**TEXT SHOWN:**
•••••

All of lore.kernel.org
 help / color / mirror / Atom feed
From: ZheNing Hu <adlternative@gmail.com>
To: Git List <git@vger.kernel.org>
Cc: "Junio C Hamano" <gitster@pobox.com>,
	"Eric Sunshine" <sunshine@sunshineco.com>,
	"Christian Couder" <christian.couder@gmail.com>,
	"Hariom verma" <hariom18599@gmail.com>,
	"Jeff King" <peff@peff.net>,
	"Shourya Shukla" <periperidip@gmail.com>,
	"Оля Тележная" <olyatelezhnaya@gmail.com>,
	"Jiang Xin" <worldhello.net@gmail.com>
Subject: Re: GSoC Git Proposal Draft - ZheNing Hu
Date: Sun, 11 Apr 2021 14:11:49 +0800	[thread overview]
Message-ID: <CAOLTT8RTA0inxgxbd3qDToKYxwgXGKvJikXWsXg7oQ4asFj+HQ@mail.gmail.com> (raw)
In-Reply-To: <CAOLTT8RfE4nn5NnjZh7xuF09-5=+K+_j_2kP0327HVdR4x_wAQ@mail.gmail.com>

Here is my GSoC 2021 Proposal draft v2.
And website version is there :
https://docs.google.com/document/d/119k-Xa4CKOt5rC1gg1cqPr6H3MvdgTUizndJGAo1Erk/edit
Welcome any Comments and Correct :)

•••••

**DATA ENTRIES:**
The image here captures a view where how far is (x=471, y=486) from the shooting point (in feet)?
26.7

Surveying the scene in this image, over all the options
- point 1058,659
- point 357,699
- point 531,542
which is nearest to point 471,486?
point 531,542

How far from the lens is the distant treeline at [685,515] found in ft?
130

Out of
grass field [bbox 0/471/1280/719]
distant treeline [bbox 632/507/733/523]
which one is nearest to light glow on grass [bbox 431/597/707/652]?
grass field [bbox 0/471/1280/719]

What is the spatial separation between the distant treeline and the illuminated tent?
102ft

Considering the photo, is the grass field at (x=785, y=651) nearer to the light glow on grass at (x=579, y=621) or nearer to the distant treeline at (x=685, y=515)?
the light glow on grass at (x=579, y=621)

•••••

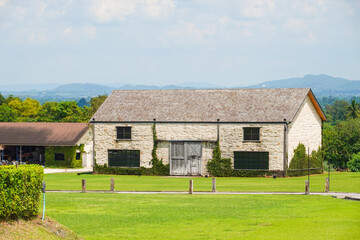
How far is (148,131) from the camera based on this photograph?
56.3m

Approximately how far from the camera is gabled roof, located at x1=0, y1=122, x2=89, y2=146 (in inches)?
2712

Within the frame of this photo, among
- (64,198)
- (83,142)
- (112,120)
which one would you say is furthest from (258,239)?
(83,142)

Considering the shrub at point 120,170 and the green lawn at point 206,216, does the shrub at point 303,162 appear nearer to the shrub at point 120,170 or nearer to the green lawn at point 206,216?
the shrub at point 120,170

•••••

**REQUIRED TASK A:** In the GSoC proposal email, which version of the draft is being shared?
**REQUIRED TASK B:** Continue the GSoC proposal email from its last line.

**OUTPUT A:** Version 2 (draft v2) of the GSoC 2021 proposal.

**OUTPUT B:**
-------8<---------
Use ref-filter formats in git cat-file

About Me

Name ZheNing Hu
Major Computer Science And Technology
Mobile no. +86 15058356458
Email adlternative@gmail.com
IRC adlternative (on #git-devel/#git@freenode)
Github https://github.com/adlternative/
Blogs https://adlternative.github.io/
Time Zone CST (UTC +08:00)

Education & Background

I am currently a 2nd Year Student majoring in
computer science and technology in Xi'an University
of Posts & Telecommunications (China). In my freshman
year,I joined the XiYou Linux Group of the university
and learned how to use Git to submit my own code to GitHub.
I have learned C, C++, Python and shell in two years,
I know how to use gdb debugging, and I am familiar with
relevant knowledge of Linux System Programming and Linux
Network Programming. I started learning Git source code
and made contributions to Git from December of 2020.


Me & Git

Around last November, I found a couple of projects on
GitHub[1] teaching me how to write a simple Git, the mechanics
of Git are very interesting:
1. There are four types of objects in Git: blob, tree, commit, tag.
2. The (loose)objects(with SHA-1 hash algorithm) are stored in
".git/objects/sha1[0-1]/sha1[2-39]" with the sha1 value of the object
data as the storage address.
3. All branches are just references to commits.
...
Then I read 《Pro Git》 and Jiang Xin's 《Git Authoritative Guide》,
learned the use of most Git subcommands.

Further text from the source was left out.